A dispensa de Ferreira da faculdade de teologia foi questionada por lideranças da IPIB e pelos alunos da instituição, que, em protesto, fizeram uma paralisação no dia 29 de abril. Passado o feriado do Dia do Trabalhador, a demissão foi cancelada. Segundo o pastor, a justificativa foi a de que ele "está a apenas 18 meses de se aposentar".

— Entendo que foi um modo de voltar atrás sem tocar no motivo da demissão — afirma. — O apoio de pastores, presbíteros e alunos foi fundamental para que me readmitissem. Não contavam que existe uma parcela significativa da Igreja que conhece meu trabalho pastoral e teológico e protestaria contra essa arbitrariedade.

O Globo procurou tanto a Fatiti quanto a Fundação Carlos Eduardo Pereira por telefone e e-mail, mas não houve retorno até a publicação deste texto.

"Falta clareza ao governo Lula"
— Acredito que é possível resistir ao autoritarismo político que contaminou as igrejas evangélicas, mas isso deve ser feito na linguagem de amor e não com a adoção do discurso de ódio — afirma Ferreira. — Não podemos aceitar que quem não é fundamentalista ou bolsonarista seja tratado como menos cristão, menos crente, menos piedoso.

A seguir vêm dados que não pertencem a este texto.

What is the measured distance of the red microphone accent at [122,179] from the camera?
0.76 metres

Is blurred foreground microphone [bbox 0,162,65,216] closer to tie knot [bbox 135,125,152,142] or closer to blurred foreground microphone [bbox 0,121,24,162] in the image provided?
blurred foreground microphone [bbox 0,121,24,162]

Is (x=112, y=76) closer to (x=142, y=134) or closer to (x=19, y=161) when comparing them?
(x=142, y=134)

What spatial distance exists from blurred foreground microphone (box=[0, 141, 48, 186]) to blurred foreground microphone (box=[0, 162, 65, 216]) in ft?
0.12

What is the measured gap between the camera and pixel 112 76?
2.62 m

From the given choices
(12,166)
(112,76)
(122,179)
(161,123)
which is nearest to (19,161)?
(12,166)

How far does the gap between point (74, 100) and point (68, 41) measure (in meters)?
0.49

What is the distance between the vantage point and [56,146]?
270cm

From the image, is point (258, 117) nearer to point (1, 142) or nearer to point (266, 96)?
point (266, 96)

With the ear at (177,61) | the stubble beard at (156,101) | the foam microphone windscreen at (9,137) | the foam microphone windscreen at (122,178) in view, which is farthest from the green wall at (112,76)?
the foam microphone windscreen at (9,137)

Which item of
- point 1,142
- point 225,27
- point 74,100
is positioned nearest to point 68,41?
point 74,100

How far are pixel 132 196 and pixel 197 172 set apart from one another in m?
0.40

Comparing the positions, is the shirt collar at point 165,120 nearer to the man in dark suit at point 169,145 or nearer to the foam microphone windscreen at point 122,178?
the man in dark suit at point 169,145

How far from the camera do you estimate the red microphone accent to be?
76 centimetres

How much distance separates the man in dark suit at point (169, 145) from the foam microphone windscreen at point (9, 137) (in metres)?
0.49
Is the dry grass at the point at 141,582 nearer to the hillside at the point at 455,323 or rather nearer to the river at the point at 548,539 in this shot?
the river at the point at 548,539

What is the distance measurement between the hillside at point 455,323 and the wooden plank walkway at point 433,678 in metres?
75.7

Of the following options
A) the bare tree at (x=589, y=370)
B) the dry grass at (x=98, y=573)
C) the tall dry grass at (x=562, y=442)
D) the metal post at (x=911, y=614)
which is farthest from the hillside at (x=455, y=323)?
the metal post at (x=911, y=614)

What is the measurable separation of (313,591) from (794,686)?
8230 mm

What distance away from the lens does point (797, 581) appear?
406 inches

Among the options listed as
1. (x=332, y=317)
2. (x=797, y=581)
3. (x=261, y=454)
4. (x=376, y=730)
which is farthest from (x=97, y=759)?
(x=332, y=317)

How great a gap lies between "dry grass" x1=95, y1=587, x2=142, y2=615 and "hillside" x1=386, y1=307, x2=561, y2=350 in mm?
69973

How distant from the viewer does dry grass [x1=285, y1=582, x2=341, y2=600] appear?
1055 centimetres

Eles não têm o monopólio da verdade, Deus não é propriedade deles.

Em 2022, Ferreira engrossou atos de lideranças evangélicas em apoio à candidatura de Lula. Ele não acha que o governo “ignore” o segmento.

— Mas falta clareza ao governo sobre como dizer aos evangélicos qual é o papel do Estado sem aceitar as premissas do bolsonarismo, que levou a religião para dentro dos governos. Não sei qual seria uma metodologia apropriada para o diálogo. Não é o papel de um presidente, de um governador, inaugurar igrejas, por exemplo. Muitas vezes o diálogo que se pede do governo é justamente essa instrumentalização política da religião.